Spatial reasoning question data

------------------------------------

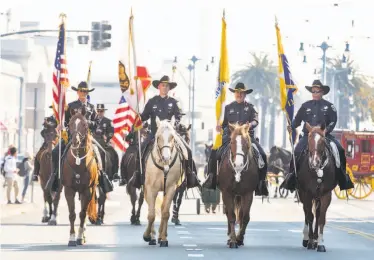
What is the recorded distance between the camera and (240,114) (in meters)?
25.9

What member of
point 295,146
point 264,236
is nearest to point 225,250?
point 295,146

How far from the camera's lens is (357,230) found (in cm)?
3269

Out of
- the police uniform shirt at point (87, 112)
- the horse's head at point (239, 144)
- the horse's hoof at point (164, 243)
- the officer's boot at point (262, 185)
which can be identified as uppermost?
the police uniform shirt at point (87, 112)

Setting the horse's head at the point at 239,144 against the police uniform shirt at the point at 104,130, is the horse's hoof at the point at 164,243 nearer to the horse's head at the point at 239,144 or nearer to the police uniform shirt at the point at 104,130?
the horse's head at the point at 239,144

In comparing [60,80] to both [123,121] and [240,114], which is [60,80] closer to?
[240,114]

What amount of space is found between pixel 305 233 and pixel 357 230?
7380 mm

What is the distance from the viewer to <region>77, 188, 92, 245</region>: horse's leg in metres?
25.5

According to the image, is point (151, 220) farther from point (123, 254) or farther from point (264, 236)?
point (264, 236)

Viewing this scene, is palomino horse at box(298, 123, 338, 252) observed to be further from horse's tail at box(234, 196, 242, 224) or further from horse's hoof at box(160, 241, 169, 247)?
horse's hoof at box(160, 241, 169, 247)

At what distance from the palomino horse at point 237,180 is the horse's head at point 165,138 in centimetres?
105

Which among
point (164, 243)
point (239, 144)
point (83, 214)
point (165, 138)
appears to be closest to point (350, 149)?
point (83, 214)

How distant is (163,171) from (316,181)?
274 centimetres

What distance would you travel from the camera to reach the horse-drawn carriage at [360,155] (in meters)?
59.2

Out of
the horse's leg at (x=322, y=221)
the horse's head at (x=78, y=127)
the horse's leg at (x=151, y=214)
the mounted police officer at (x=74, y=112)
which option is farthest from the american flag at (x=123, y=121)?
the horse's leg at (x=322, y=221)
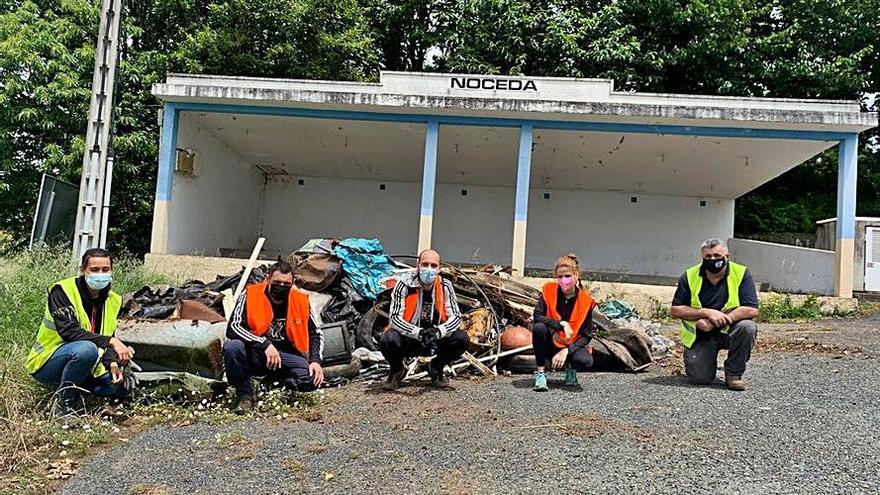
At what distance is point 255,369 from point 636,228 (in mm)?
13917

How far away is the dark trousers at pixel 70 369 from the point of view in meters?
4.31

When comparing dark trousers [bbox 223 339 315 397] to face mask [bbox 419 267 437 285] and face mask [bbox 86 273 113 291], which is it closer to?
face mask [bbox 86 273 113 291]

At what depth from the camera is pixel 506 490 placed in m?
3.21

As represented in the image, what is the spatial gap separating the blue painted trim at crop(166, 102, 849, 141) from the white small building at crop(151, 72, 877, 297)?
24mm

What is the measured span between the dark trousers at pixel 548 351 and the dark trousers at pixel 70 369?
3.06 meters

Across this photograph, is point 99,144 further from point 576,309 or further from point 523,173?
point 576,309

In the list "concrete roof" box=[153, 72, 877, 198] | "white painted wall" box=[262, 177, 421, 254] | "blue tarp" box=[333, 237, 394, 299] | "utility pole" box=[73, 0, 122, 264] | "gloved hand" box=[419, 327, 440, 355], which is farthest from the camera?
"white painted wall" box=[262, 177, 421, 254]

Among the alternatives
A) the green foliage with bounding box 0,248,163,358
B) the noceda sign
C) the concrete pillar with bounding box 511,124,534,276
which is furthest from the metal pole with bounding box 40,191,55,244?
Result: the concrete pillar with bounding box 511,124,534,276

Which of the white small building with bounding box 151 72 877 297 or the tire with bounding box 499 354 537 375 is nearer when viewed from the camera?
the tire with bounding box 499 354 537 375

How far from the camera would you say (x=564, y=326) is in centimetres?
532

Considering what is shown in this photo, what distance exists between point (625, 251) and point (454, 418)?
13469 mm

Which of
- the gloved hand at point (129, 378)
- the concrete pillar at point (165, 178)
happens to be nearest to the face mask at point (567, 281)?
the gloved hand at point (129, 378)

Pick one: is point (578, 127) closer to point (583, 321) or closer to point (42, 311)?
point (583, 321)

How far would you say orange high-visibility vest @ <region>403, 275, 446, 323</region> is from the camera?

------------------------------------

## Problem to work on
Update the stretch from the line containing "Considering what is" through the end of the listing by replacing "face mask" with "protective mask", leaving all else unchanged.

## The output
Considering what is shown in this photo, what distance exists between point (625, 251) and point (454, 418)?
13469 mm

Which of
- the gloved hand at point (129, 378)
- the concrete pillar at point (165, 178)
happens to be nearest to the protective mask at point (567, 281)?
the gloved hand at point (129, 378)

Pick one: is point (578, 127) closer to point (583, 321) or closer to point (42, 311)?
point (583, 321)

How far would you say orange high-visibility vest @ <region>403, 275, 446, 323</region> is from the camera?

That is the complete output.